Extrait:
Les mesures prises après 2008, justement, n’avaient pas été très bonnes pour l’environnement…


La plupart de mes collègues économistes ne croyaient pas, alors, à un plan de relance vert pour faire repartir l’économie. Pour eux, c’était encore du long terme, une niche. Beaucoup d’entre nous, des experts, des scientifiques, avaient plaidé pour que les outils des grandes banques centrales, comme l’abaissement des taux, soient mobilisés au service de l’environnement. On l’a fait un peu. Il y a eu des investissements verts en Chine, aux États-Unis et en Europe. Mais ces derniers ont été mis à mal par de plus larges investissements dans les énergies fossiles. On en paye les conséquences aujourd’hui.

Pourquoi serait-ce différent en 2020 ?


On ne devrait pas refaire les mêmes erreurs. Aujourd’hui, on entend Christine Largarde, avant au FMI et maintenant à la Banque centrale européenne dire : « Le climat a une importance macro-économique ». Les États auront les moyens d’emprunter, d’émettre des obligations vertes. Il faut relancer les emplois. On peut le faire en augmentant les bonus pour les véhicules propres, les aides à la transition pour les agriculteurs, la rénovation énergétique dans le bâtiment, l’électrification des transports…

Des lois climat, adoptées dans de nombreux États, garantissent-elles une relance verte ?

Données extraites:
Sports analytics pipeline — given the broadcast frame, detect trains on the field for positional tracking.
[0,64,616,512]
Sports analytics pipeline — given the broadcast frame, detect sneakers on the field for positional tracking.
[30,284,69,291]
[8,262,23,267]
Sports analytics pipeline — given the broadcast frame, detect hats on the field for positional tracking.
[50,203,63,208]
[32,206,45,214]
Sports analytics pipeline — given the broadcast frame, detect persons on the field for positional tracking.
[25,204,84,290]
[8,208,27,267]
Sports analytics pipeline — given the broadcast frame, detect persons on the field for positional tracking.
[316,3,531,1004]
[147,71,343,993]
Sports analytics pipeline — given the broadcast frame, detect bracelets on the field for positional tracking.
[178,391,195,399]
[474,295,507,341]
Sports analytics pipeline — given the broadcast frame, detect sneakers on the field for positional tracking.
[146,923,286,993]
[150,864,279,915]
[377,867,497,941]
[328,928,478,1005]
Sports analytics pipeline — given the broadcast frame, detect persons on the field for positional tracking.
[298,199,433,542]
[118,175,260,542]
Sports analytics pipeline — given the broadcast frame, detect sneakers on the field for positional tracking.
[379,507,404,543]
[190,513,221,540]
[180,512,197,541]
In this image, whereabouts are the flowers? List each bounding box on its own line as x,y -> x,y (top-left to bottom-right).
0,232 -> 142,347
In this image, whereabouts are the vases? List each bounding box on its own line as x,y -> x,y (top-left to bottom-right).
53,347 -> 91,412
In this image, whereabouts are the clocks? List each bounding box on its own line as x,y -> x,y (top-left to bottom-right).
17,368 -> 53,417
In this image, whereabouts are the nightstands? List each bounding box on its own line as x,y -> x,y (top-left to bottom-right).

Consigne:
Relevez, dans l'extrait, tous les leviers cités pour relancer les emplois.

Réponse attendue:
- les bonus pour les véhicules propres
- les aides à la transition pour les agriculteurs
- la rénovation énergétique dans le bâtiment
- l'électrification des transports